Plus de trois ans après un incendie qui avait détruit, en mai 2019, quatre des treize unités de la Société nationale de raffinage du Cameroun (Sonara), la leçon semble avoir été retenue. L’incendie s’était prolongé en litiges juridiques entre compagnies d’assurance (Activa) et de réassurance ( Swiss-RE) et, pour la Sonora, par des pertes d’exploitation sèches, des pertes d’actifs et de valeur sans espoir d’indemnisation rapide. Selon le rapport d’enquête établi alors et transmis au premier ministre camerounais, l’incendie avait entraîné la perte de 10 millions de litres de pétrole et un préjudice financier de 287 milliards de Fcfa.
Pour éviter de retomber dans un tel engrenage, l’évaluation des actifs assurables du raffineur camerounais a été confiée à Roux Afrique, réseau panafricain de cabinets d’expertise, leader du secteur des estimations préalables et de la valorisation d’actifs.

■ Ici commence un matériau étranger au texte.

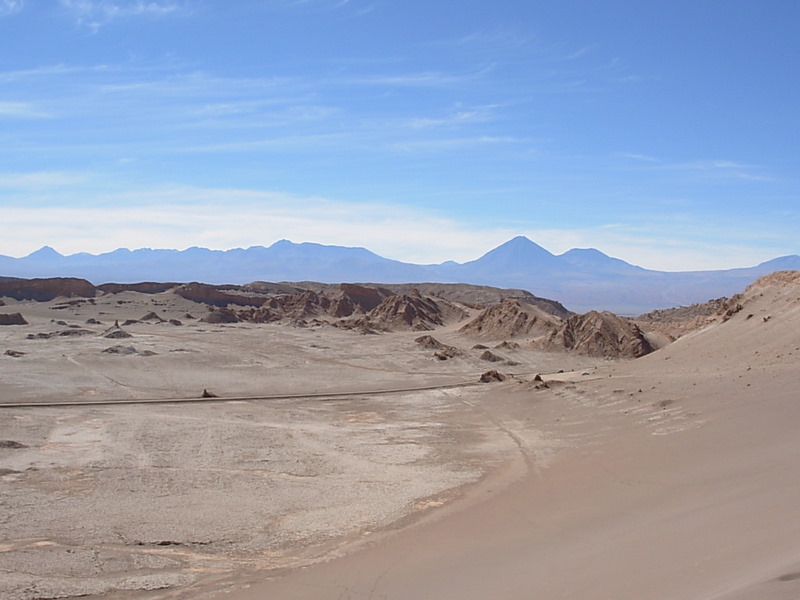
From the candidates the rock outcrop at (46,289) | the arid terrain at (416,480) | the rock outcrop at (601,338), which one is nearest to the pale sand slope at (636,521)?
the arid terrain at (416,480)

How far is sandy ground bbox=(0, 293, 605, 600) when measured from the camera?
422 inches

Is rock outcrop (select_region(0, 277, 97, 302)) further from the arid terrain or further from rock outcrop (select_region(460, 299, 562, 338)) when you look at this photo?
the arid terrain

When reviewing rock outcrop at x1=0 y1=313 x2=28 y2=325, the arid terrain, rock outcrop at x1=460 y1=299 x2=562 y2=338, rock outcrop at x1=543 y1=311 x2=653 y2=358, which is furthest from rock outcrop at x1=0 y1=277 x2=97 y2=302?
rock outcrop at x1=543 y1=311 x2=653 y2=358

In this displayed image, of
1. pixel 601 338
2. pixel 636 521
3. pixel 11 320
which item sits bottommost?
pixel 11 320

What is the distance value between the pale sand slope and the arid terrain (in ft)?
0.17

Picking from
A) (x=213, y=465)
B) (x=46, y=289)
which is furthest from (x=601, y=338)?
(x=46, y=289)

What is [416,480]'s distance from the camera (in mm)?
15836

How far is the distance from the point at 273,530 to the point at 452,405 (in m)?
17.4

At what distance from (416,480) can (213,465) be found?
4768 millimetres

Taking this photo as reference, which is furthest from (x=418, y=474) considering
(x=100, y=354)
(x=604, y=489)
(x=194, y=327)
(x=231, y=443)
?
(x=194, y=327)

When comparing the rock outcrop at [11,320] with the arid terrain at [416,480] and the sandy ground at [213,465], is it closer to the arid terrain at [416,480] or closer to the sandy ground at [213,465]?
the sandy ground at [213,465]

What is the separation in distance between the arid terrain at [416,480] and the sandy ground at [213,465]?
0.07 meters

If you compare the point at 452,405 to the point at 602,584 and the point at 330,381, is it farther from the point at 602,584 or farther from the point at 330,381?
the point at 602,584

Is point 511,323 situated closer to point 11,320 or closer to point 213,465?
point 11,320
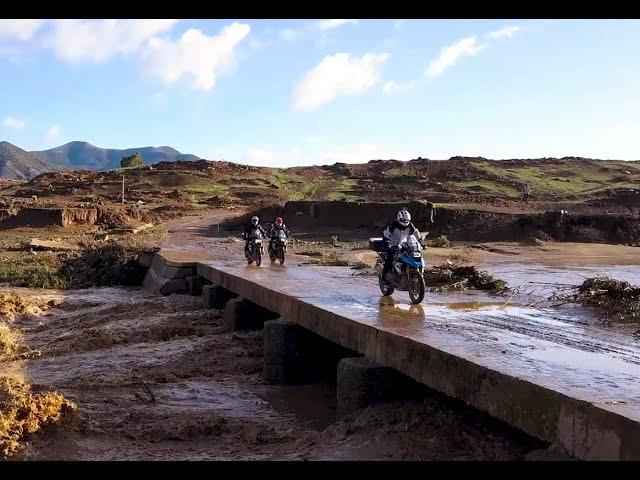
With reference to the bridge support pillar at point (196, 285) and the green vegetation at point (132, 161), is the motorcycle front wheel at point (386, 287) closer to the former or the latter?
the bridge support pillar at point (196, 285)

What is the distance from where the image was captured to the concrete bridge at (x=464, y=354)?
5211 millimetres

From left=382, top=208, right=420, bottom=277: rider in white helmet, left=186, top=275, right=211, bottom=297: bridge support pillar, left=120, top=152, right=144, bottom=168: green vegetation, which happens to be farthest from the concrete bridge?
left=120, top=152, right=144, bottom=168: green vegetation

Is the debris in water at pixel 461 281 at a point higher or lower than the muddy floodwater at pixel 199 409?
Result: higher

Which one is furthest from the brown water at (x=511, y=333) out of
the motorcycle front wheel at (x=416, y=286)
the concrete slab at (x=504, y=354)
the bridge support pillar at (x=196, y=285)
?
the bridge support pillar at (x=196, y=285)

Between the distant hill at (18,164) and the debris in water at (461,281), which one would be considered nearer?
the debris in water at (461,281)

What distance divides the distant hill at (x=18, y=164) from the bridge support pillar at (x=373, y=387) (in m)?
140

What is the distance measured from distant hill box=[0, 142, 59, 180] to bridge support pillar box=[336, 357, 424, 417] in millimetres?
139920

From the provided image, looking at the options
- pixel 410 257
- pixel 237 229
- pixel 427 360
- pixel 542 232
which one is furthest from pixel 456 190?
pixel 427 360

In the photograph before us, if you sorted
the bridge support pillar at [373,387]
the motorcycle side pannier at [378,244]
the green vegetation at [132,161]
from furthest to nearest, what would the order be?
the green vegetation at [132,161] < the motorcycle side pannier at [378,244] < the bridge support pillar at [373,387]

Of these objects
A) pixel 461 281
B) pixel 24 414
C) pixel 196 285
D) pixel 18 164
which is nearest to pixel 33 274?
pixel 196 285

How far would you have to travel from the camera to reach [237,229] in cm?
3972

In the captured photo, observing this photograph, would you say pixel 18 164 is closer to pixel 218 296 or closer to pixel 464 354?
pixel 218 296

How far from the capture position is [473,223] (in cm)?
3294
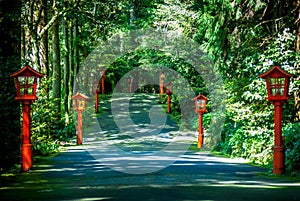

Le réseau dont le siège social est basé à Dubaï dispose de bureaux affiliés à fCasablanca, Genève, Tunis, Dakar, Abidjan, Kinshasa, Douala, Ouagadougou, Niamey. Cette évaluation serait un préalable à la désignation du futur consortium devant assurer les risques de la Sonara.
L’appel d’offres pour le renouvellement du programme triennal d’assurances de la raffinerie devrait avoir lieu au courant de l’année en cours.
Le groupement Chanas, Axa et Garantie mutuelle des cadres assurent actuellement la Sonara sur la période 2020-2022 pour des primes cumulées de 11,5 milliards FCFA couvrant l’assurance du patrimoine de la Sonara et des risques de transport des produits, assurances responsabilité civile et assurances du parc automobile.